Pelvic lymph node (N) staging

Pelvic lymph nodes get their own stage. They may be staged using enlarged lymph nodes on imaging (clinical staging), or based on dissection (PLND) and biopsy (pathological staging). The definition of “pelvic lymph node” includes the following groups: pelvic, hypogastric, obturator, iliac, and sacral (lateral, presacral, or promontory [ie, Gerota]). Recent studies have shown that the definition should probably be enlarged to include the common iliac nodes (see this link and this one). For the current edition, those lymph nodes are classified as M1a rather than N1.

Changes from the 7^th edition

The major changes are:

• T stage based on DRE only.

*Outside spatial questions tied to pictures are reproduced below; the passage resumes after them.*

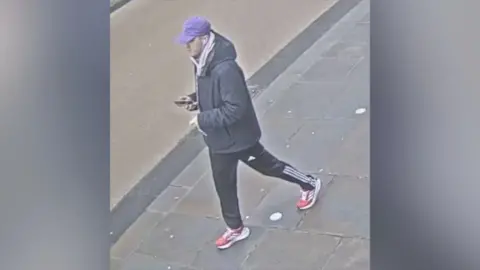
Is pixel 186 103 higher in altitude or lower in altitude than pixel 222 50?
lower

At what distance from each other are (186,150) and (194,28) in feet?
1.66

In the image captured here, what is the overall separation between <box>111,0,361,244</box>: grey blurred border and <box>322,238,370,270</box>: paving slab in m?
0.68

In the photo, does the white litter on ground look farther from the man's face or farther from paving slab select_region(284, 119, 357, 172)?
the man's face

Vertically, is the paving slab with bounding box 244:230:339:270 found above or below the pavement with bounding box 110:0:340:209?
below

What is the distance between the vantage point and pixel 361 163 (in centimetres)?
267

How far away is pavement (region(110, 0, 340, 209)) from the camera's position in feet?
9.26

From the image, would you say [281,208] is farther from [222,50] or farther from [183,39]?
[183,39]

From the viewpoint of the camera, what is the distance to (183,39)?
9.41ft

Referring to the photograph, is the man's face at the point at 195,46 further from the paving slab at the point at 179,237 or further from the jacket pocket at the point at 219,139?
the paving slab at the point at 179,237
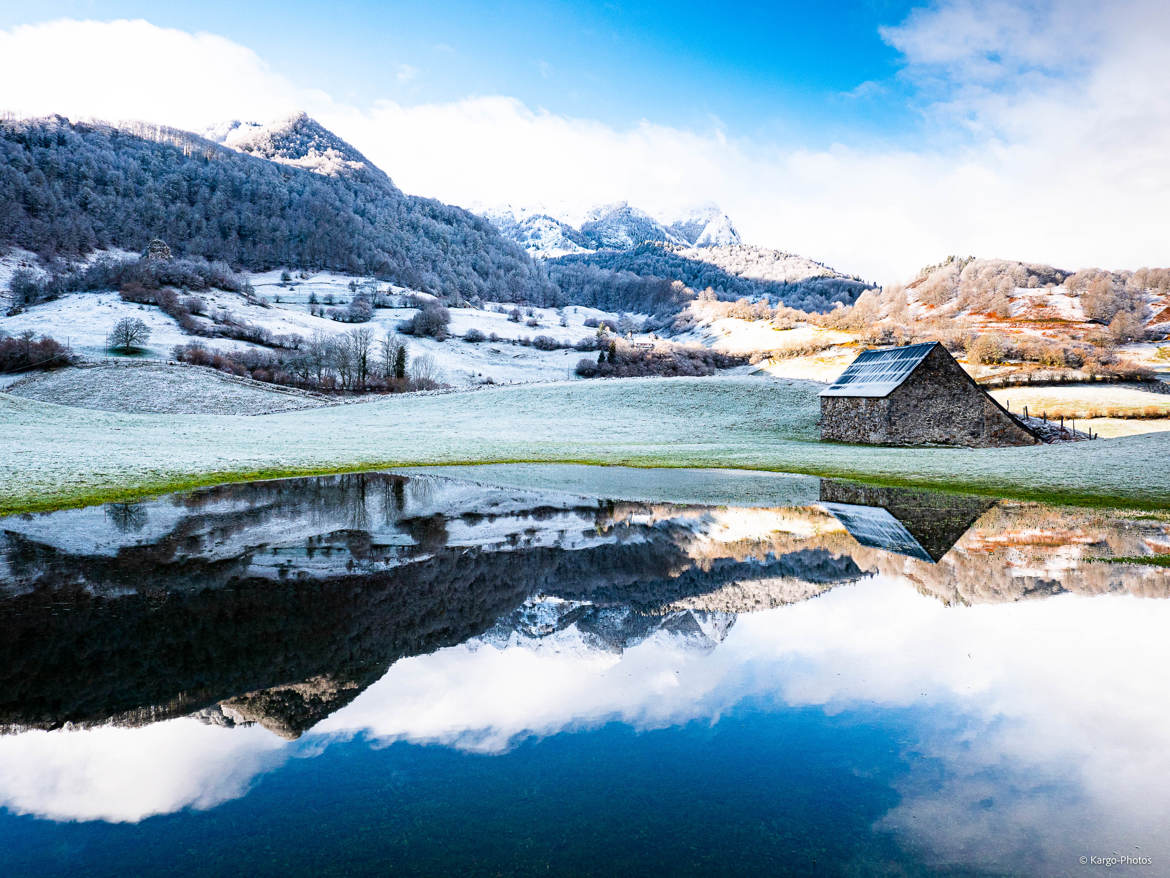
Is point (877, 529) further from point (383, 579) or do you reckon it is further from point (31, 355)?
point (31, 355)

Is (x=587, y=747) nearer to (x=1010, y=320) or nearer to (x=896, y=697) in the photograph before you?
(x=896, y=697)

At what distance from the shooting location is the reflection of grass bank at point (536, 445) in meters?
21.3

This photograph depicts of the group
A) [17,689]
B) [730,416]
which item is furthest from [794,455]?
[17,689]

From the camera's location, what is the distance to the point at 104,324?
85125mm

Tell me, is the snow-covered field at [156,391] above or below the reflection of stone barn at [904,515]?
above

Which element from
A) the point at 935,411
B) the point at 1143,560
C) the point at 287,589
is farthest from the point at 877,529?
the point at 935,411

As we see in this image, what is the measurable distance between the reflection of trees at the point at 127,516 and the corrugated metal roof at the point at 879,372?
4075 cm

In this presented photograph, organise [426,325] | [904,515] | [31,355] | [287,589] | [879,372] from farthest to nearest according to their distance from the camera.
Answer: [426,325] < [31,355] < [879,372] < [904,515] < [287,589]

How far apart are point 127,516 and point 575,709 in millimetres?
13296

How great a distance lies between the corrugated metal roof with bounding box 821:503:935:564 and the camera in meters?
12.8

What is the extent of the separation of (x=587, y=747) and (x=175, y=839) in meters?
2.98

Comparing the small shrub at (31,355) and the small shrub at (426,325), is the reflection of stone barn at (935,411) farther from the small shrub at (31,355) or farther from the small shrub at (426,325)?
the small shrub at (426,325)

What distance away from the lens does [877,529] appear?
48.8 ft

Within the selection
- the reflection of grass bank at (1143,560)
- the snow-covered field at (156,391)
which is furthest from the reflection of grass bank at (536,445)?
the reflection of grass bank at (1143,560)
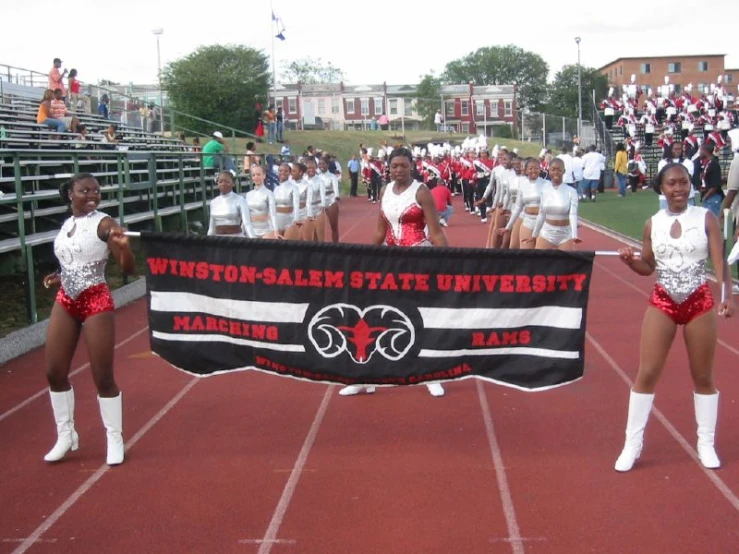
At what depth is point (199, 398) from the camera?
7.30m

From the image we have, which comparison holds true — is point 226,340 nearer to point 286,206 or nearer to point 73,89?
point 286,206

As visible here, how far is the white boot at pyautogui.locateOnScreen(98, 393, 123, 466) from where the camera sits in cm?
571

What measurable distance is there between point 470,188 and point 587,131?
1655 centimetres

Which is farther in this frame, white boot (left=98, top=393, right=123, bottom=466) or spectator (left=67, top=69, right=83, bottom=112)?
spectator (left=67, top=69, right=83, bottom=112)

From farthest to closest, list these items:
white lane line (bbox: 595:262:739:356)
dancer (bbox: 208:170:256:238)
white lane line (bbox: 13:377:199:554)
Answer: dancer (bbox: 208:170:256:238), white lane line (bbox: 595:262:739:356), white lane line (bbox: 13:377:199:554)

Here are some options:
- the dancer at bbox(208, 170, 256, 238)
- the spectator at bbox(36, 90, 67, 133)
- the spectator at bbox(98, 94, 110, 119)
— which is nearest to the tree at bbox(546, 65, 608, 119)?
the spectator at bbox(98, 94, 110, 119)

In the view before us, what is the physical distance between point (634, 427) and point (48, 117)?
17.8m

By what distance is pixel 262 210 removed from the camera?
11.8m

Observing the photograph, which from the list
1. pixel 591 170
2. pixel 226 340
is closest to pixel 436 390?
pixel 226 340

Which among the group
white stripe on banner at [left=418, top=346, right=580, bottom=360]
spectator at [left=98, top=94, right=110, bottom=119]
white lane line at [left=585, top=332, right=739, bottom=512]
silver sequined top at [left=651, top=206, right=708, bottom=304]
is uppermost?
spectator at [left=98, top=94, right=110, bottom=119]

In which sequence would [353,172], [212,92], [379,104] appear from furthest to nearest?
[379,104] → [212,92] → [353,172]

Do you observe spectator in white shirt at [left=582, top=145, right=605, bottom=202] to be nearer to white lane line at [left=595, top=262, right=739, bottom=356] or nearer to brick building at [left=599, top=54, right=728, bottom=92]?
white lane line at [left=595, top=262, right=739, bottom=356]

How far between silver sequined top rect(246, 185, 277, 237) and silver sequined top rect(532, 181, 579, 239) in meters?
3.49

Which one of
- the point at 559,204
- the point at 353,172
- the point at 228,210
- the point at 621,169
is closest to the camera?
the point at 228,210
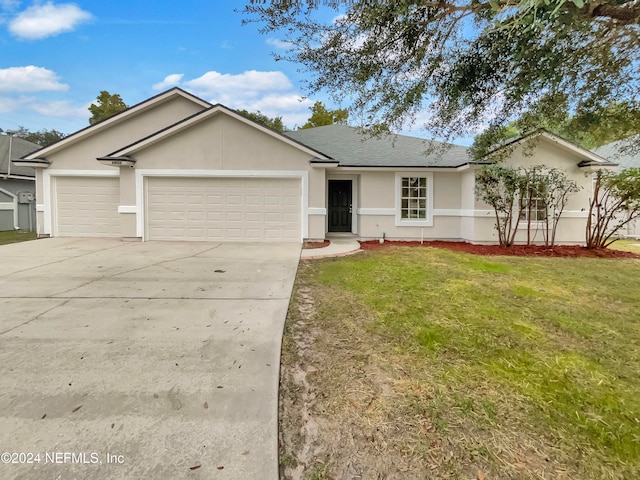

Imaging is never used. (Nor is biopsy)
• Dropped the term “extracapsular” in favor of “extraprostatic.”
• No pathological T2 subcategories.

Risk stratification

AJCC has its own risk stratification system that uses the TNM staging data as well as PSA and Gleason Grade Groups. They designate their risk categories with roman numerals (e.g., IVB) and refer to them as “Prognostic Stage Groupings.” This may lead to some confusion; for example, a man with stage pT4, N0, M0, any PSA, and Grade Group 1-4 is “Stage Group IIIB,” while “Stage Group IV” refers to patients with any T stage but with N1 or M1. A patient hearing a doctor say, “You are stage four,” may be curable or incurable, depending on whether the four is the Arabic numeral (4) or the Roman numeral (IV). Fortunately, the most common risk stratification system in the US is the NCCN, which uses the designations “low risk,” “intermediate risk” or “high risk,” with sub-categories for each. Risk stratification systems may include many other risk factors beyond stage, grade and PSA. It is a complex topic which will be dealt with at a later time.

Judgment

While there are very good reasons for the staging rules established by AJCC, they do not replace judgment. MRIs, PET scans, genetic data, and detailed biopsy findings, while not part of the AJCC system, should not be ignored if available. The clinician seeing a moderate bulge on an MRI that he could not feel on a DRE is justified in treating the patient as if he has extraprostatic extension, and possibly recommending against surgery and for brachy boost radiation. AJCC staging is an aid to judgment, not a replacement for judgment.